• [Given passage]:
** start **

The St Helens R.F.C. Academy has produced some of the finest youngsters, potential stars and internationals the world of rugby league has seen. Although initially, players were signed either from other clubs, or would go straight into first team reckoning after being signed from their amateur club at a much later age than today's system; as the game became more widespread in the town, across the North West and nationally, a system had to be introduced in order to suffice the amount of youth talent that the club homed.

** end **

• [Dataset content]:
** start **

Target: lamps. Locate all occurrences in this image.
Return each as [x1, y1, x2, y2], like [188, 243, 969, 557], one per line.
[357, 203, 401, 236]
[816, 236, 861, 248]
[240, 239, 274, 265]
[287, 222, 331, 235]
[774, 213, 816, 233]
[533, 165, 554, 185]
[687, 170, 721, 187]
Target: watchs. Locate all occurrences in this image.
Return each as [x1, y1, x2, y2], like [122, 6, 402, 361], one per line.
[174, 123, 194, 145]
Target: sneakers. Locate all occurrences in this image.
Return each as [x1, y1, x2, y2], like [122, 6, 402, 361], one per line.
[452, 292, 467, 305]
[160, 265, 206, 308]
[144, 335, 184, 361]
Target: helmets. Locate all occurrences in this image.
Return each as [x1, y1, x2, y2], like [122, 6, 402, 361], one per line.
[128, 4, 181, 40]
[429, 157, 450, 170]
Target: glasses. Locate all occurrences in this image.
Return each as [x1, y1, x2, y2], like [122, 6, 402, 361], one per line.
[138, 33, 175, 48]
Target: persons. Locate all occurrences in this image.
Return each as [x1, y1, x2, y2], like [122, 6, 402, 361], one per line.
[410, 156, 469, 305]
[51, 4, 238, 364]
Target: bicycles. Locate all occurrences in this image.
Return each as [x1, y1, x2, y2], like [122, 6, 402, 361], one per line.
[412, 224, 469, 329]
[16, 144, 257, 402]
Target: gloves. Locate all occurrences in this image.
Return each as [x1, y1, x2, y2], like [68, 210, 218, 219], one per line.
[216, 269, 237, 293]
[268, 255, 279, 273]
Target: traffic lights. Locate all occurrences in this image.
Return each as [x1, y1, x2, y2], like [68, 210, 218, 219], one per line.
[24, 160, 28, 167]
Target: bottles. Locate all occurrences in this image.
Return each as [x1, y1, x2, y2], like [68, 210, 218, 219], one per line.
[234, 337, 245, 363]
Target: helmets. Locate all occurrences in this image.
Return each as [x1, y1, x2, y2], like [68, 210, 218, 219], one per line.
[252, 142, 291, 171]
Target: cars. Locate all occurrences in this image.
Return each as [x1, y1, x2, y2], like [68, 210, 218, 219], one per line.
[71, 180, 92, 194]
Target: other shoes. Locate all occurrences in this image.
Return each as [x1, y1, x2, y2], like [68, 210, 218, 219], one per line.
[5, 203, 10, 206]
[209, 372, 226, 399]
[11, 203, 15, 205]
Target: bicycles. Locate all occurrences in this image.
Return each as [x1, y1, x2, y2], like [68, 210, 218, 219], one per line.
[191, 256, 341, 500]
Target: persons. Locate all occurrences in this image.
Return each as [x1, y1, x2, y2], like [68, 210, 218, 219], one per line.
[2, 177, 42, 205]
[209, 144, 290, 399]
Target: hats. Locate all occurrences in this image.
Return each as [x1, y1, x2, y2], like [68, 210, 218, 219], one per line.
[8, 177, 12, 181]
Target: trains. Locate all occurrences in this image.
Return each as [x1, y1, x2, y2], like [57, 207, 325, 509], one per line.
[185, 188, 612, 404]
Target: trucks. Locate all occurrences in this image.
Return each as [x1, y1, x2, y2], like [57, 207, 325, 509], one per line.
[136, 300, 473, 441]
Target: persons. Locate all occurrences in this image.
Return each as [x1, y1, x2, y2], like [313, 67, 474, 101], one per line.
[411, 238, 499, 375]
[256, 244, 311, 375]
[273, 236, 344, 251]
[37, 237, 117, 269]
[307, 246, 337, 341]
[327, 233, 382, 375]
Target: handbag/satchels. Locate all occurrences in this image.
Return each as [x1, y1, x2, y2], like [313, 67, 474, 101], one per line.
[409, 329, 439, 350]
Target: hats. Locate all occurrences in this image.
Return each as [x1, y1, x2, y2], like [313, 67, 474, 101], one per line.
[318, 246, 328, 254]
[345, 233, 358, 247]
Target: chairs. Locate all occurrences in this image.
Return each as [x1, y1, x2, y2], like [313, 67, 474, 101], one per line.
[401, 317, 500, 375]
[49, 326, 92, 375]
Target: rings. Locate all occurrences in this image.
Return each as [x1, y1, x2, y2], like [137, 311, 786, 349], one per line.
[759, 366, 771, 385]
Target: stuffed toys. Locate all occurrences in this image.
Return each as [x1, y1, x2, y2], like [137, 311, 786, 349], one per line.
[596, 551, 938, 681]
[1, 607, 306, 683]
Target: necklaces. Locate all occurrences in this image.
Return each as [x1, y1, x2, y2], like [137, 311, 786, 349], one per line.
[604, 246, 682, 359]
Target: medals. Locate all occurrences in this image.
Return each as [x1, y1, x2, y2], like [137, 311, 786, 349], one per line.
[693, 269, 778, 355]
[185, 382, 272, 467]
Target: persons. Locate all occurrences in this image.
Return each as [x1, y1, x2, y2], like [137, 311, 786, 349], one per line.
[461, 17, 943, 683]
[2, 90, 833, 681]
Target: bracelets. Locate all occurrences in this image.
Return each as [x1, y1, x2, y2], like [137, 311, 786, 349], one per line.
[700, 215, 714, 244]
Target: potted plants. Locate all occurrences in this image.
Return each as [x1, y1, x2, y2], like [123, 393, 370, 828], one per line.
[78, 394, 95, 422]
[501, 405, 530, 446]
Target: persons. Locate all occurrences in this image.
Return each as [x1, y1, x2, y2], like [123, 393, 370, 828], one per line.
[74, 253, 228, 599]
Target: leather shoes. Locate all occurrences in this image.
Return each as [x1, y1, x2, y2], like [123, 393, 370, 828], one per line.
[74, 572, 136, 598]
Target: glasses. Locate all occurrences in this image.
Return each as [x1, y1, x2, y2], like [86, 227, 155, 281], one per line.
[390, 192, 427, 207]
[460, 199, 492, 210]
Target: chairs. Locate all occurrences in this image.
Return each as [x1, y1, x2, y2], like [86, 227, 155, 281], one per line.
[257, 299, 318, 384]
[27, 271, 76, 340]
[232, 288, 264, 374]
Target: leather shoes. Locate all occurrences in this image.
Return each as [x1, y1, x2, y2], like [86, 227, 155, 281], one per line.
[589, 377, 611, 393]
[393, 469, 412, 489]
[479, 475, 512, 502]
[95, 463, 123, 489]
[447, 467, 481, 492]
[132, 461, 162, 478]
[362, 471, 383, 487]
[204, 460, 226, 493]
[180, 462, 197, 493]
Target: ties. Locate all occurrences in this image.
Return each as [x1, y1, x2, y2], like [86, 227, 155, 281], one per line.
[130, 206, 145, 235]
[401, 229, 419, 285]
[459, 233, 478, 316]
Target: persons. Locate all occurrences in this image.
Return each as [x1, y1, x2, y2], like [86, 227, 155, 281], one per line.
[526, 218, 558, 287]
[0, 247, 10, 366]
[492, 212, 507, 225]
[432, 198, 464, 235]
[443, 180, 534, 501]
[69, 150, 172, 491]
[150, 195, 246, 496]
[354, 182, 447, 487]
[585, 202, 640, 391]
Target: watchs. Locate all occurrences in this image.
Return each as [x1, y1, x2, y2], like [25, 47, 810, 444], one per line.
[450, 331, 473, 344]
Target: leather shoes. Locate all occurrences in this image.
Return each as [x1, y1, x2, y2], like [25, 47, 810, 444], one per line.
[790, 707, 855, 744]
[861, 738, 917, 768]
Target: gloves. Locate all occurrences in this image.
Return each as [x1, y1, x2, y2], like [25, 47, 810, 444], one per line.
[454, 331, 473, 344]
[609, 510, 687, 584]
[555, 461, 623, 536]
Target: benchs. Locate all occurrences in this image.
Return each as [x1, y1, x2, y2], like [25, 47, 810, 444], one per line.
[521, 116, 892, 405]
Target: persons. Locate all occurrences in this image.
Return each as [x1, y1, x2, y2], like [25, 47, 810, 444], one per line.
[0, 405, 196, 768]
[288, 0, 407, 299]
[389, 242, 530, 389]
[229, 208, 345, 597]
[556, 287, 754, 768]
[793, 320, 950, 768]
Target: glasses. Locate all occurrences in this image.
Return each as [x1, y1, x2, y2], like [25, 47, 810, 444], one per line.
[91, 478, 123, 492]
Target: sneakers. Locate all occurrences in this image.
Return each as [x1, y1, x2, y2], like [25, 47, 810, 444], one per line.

** end **

• [Given instruction 1]: From the St Helens academy passage, copy the words starting at "The St Helens" and ending at "the club homed.".
• [Given instruction 2]: Condense the paragraph of the St Helens academy passage that begins "The St Helens R.F.C. Academy has produced" into a shorter version that keeps its main facts.
The items are unrelated to the text.

• [Final result 1]:
The St Helens R.F.C. Academy has produced some of the finest youngsters, potential stars and internationals the world of rugby league has seen. Although initially, players were signed either from other clubs, or would go straight into first team reckoning after being signed from their amateur club at a much later age than today's system; as the game became more widespread in the town, across the North West and nationally, a system had to be introduced in order to suffice the amount of youth talent that the club homed.

• [Final result 2]: The St Helens R.F.C. Academy has produced some of rugby league's finest youngsters, potential stars and internationals. Players were once signed from other clubs or joined the first team straight from amateur clubs, at a later age than today. As the game spread in the town, across the North West and nationally, a system was introduced to cope with the club's amount of youth talent.